Histórico
8 junio 2011Jesús Camacho

Ronaldo: ‘El Corcovado del gol’

Recuperamos uno de nuestros post más emotivos sobre Ronaldo ahora que se ha retirado oficialmente de la selección brasileña y que cuelga las botas.

Corría el año 1996 y el que suscribe pensaba firmemente que el fútbol no podría generar mitos capaces de igualar o superar a aquellos que inundaron de dorsales mágicos las aceras y adoquines de nuestro barrio. Es más, tenía la sólida convicción de que en las botas de Mágico González y Maradona, se habían marchado para siempre las musas del balón, que extasiadas de asombro habían agotado sus versos universales y sus esféricas metáforas.

Afortunadamente, el fútbol como la vida, me demostró una vez más que son capaces de generar, un día tras otro, amaneceres de igual o superior belleza. Eso fue lo que me sucedió aquel año, cuando la teoría de la reencarnación del talento volvió a tallarse de realidad en la carrera huracanada y los pies de cirujano de Ronaldo Luiz Nazario de Lima.Anfitrión del gol, en su fútbol la fuerza y la velocidad de la luz, la ruptura del sonido. Un fenómeno, sin duda una aparición mágica para todos aquellos que gozamos del privilegio de contemplar la cascada de defensores y porteros vencidos que dejó a su paso. Indómito viajero disfrazado de viento al que sus rivales percibieron, pero jamás vieron pasar. En su físico el binomio de dos mundos, en uno de ellos una bestia imparable que dejó a su sombra patadas al aire y utopías en movimiento, y en el otro la fragilidad de sus rodillas, que como tallos de eneldo e hinojo se quebraron y fueron incapaces de soportar la energía cinética de un tornado.

Aquellas que desdibujaron su leyenda pero que no disiparon el talento, que expandido hacia lo ancho y allende el sufrimiento causado por el dolor, siguió infiltrando líneas enemigas y venciendo arqueros con la serena fluidez de la naturalidad. Idéntica naturalidad con la que hoy la realidad vuelve a tallar de leyenda y sufrimiento la carrera de un delantero inigualable. Aquel que fue inmortalizado en bronce en el campus deportivo Nike’s World Headquarters, cerca de Beaverton, Oregón. USA. Lugar en que Nike le reservó un rincón a su memoria junto a la de otros dieciocho atletas de leyenda. Entre los campus dedicados a Tiger Woods y Lance Armstrong, en el que su perfil metálico asoma paralelo a la mitad de un terreno de juego en el que los jóvenes americanos practican soccer.

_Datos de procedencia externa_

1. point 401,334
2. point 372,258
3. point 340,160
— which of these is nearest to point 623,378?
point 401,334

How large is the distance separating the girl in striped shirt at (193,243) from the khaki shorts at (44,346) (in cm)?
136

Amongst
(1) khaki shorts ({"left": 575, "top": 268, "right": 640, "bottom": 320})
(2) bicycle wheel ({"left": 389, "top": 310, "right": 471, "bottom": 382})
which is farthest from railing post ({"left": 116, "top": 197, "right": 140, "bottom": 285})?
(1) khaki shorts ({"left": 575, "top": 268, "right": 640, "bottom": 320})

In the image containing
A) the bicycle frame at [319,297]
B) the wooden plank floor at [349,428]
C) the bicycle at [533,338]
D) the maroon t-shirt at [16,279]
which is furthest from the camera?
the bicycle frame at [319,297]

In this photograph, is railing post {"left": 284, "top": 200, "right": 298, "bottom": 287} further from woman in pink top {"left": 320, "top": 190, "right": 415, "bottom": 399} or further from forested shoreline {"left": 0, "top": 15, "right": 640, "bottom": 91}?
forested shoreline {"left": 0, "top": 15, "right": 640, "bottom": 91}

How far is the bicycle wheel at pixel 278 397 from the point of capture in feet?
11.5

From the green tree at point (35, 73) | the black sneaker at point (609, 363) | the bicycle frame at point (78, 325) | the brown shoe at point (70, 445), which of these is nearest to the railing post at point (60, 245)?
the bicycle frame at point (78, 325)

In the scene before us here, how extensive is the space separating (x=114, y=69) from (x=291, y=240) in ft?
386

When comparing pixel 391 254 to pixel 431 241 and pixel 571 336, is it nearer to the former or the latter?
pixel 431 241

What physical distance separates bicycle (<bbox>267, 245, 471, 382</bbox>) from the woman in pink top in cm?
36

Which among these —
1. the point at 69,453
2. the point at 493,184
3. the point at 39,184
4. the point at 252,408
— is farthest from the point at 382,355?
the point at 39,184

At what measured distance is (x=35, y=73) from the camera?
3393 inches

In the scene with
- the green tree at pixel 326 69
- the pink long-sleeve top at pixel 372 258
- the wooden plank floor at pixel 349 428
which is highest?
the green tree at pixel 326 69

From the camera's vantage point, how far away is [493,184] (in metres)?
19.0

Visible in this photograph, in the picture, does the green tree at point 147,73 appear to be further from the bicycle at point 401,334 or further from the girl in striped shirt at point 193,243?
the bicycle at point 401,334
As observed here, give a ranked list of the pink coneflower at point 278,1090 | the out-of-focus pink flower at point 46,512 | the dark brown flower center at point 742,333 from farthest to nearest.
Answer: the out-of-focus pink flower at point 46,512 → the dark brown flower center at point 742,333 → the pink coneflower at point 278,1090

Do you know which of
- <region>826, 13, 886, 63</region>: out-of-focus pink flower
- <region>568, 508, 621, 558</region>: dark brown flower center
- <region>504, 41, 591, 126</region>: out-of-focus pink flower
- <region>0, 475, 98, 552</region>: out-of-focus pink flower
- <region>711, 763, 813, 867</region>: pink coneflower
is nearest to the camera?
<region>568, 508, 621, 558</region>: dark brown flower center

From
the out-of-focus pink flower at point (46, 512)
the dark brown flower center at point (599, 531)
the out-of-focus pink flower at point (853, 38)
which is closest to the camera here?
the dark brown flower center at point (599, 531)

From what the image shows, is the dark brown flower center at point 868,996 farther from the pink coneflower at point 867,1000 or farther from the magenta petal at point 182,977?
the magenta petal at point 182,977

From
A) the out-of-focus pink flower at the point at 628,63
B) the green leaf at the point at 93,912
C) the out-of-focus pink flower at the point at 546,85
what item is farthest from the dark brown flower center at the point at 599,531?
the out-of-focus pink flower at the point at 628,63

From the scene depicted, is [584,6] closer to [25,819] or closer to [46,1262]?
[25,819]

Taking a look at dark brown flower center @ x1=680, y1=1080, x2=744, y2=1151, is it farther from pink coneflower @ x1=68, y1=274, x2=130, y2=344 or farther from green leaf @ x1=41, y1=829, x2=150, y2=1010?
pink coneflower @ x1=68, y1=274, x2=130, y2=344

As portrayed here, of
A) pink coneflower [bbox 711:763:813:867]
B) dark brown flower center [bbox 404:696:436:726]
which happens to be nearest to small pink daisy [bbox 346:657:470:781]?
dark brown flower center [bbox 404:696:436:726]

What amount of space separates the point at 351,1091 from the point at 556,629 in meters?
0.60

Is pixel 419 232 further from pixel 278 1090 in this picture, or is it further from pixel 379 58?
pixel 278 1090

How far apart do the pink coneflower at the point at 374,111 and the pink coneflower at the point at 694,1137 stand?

Un paraje que nos queda un tanto lejano, como aquel año 96 en el que muchos de nosotros nos topamos con la carrera del Cristo redentor, sus brazos abiertos a la leyenda, sus 420 goles en 616 partidos. Aquel chaval que vieron surgir en Sao Cristoväo y Cruzeiro, mostrarse al mundo en Eindhoven y explotar en Barcelona. Un genio que dejó inolvidables momentos en 4 de los grandes equipos del mundo: Barça, Inter, Real Madrid y Milan -menos- y escribió su epitafio goleador en Corinthians, donde con el físico de Puskas, hizo 35 dianas en 65 partidos, y donde se ha comprobado una vez más la corta y débil memoria que posee el fútbol.

Por todo ello, al borde de mi habla quisiera hoy instaurar tu recuerdo y agradecerte desde la pulsión interior de un mitómano incorregible, la poesía visual de tus goles y la condición inimitable del que para mí fue el “Corcovado del gol”.